The lords of this great castle were lords indeed. Paladin or Suzerain could not govern more absolutely than they. They owed allegiance only to the Emperor, and even this formed but a loose shackle that bound these marauding lords and barons to the throne. Thus the whilom lord who ruled here was at once Seigneur, Lord High Justice of provostry and town, Chief Elector, leader of all ecclesiastical officers and dignitaries, and governor in Council of State. In times of peace, when there were such, the people lived, it is gravely stated in the chronicles, "most happy and contented under such protection." Then it came to pass that ambitious Bishops and Abbots aspired to high powers. Priests overflowed the region, particularly Lotharingia (Lotharii Regnum) . Great abbatial castles were built, really fortified churches; and harvests were gathered to the sound of ringing "Te Deums."
"These holy men," the Emperor Charles the Fourth is declared to have said, "no less for the renown of their
virtue than for the merit of their piety, shine illustrious throughout the universe." Once the great Charlemagne, with his usual high-handedness, appeared here at one of these abbatial fortresses and amused himself by administering its offices for a period.

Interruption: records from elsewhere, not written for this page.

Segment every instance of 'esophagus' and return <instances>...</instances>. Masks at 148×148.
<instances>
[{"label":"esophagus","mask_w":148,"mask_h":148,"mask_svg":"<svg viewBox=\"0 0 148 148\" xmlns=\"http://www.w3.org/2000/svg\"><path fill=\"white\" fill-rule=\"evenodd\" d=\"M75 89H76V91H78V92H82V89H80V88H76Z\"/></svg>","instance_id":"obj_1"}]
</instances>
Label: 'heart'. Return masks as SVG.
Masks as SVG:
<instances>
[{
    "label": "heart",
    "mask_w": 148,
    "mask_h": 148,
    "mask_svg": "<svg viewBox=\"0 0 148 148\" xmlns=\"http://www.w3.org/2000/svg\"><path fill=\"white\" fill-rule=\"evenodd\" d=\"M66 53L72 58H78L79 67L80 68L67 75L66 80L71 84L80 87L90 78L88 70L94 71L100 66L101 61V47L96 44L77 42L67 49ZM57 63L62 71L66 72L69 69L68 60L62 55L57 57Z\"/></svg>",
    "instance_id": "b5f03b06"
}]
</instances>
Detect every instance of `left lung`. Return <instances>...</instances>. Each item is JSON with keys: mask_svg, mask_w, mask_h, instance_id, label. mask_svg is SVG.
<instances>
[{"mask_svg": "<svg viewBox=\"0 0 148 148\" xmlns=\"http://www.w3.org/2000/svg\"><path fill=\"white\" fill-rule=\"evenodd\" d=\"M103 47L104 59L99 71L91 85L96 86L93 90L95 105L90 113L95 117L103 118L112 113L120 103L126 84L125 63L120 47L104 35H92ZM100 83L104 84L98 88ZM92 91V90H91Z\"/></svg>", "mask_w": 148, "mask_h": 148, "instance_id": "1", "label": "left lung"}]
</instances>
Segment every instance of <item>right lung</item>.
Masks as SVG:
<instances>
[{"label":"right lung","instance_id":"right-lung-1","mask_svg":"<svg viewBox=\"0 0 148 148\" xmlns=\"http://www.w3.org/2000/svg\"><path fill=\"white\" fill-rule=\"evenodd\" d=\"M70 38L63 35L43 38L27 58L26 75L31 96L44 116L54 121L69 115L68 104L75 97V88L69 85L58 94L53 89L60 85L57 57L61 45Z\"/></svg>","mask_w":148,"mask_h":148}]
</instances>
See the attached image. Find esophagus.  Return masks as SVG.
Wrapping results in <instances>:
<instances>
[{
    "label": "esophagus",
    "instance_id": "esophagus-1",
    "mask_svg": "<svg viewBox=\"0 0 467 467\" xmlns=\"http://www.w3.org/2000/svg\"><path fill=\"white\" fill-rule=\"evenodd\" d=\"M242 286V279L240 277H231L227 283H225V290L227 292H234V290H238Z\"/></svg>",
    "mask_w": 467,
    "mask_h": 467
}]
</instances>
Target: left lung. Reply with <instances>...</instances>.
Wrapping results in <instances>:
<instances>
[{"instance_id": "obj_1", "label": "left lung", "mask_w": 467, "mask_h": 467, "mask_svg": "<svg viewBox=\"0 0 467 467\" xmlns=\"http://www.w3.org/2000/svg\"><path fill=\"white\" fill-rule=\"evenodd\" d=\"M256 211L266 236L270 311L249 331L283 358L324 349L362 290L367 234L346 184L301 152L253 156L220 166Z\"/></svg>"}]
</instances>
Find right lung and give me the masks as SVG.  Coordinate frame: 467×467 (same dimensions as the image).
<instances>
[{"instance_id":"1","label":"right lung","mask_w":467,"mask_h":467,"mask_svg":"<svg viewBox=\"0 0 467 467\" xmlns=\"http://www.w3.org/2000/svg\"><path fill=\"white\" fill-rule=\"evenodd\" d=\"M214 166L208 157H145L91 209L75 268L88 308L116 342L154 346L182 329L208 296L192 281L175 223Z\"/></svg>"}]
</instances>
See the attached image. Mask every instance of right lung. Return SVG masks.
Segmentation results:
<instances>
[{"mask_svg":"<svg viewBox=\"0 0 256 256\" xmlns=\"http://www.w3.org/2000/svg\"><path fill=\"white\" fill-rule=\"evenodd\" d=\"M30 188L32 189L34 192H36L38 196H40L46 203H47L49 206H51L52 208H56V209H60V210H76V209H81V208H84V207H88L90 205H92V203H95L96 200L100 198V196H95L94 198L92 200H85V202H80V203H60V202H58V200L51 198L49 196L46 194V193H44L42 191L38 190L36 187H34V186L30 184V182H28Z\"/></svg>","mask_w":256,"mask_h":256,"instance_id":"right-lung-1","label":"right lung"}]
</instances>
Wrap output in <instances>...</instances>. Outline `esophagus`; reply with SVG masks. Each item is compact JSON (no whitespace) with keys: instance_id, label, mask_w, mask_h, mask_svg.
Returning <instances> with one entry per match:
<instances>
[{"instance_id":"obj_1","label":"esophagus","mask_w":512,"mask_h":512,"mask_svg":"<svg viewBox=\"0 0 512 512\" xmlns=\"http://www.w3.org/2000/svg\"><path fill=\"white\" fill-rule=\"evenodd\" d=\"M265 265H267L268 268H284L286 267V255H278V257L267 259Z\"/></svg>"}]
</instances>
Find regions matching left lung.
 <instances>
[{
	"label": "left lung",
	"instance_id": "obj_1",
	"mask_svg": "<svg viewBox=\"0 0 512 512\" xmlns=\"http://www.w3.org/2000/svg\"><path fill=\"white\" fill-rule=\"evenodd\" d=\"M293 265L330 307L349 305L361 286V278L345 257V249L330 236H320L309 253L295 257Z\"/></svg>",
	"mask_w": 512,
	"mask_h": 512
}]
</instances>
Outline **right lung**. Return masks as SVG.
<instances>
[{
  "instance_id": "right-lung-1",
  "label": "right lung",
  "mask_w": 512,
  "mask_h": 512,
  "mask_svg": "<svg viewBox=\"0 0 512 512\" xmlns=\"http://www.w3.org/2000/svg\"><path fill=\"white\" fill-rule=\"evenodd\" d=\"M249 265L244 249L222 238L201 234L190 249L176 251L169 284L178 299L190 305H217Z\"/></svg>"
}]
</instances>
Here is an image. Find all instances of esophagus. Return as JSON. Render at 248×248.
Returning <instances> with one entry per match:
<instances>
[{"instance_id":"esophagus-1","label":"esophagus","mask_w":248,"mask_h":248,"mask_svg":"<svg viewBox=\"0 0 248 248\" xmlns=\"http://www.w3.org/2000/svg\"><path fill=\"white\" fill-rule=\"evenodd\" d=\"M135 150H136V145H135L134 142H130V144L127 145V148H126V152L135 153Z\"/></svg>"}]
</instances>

But this form of amusement proved often the undoing of its devotees. The wearing of the mitre in the name of the cross, so attractive to ambitious nobles for its peculiar power, led to its particular punishment. In old paintings in the museums may be seen the ceremonies presided over by these ambitious princes, who wield the cross installed in all the pomp of the chair abbatial. This excited the spleen and envy of other powerful but less fortunate nobles, among them Siegfried, Count of Luxembourg, who at length induced the Emperor to turn them out, and restore the properties to the monks. The great castle and its abbey, stacked and piled with wealth and filled with countless treasures of art and precious objects brought to its treasury from age to age by both prince and pilgrim, became an object of desire, a very mine for depredation, so that again and again it was attacked and pillaged. More than once, 'tis said, in the fifteenth century, it was besieged and sacked by the Prince Archbishops of Treves, who turned it into a camp and arsenal. Albert of Brandenberg set it on fire. The Dutch troops held it for a period in the sixteenth century, levying a tax upon it of five thousand crowns in lieu of destroying it, and the sol
diers of Louis XIV left upon its walls traces of their occupancy. Then the Revolution blasted the walls, scattered the faithful followers of the reigning baron, blew up the great donjons, and in the smoke, fire and dust disappeared the wonderful works of art, the great library, and all that made Dreien-Eguisheim mighty, leaving the dismantled shell on this cliff as one now beholds it.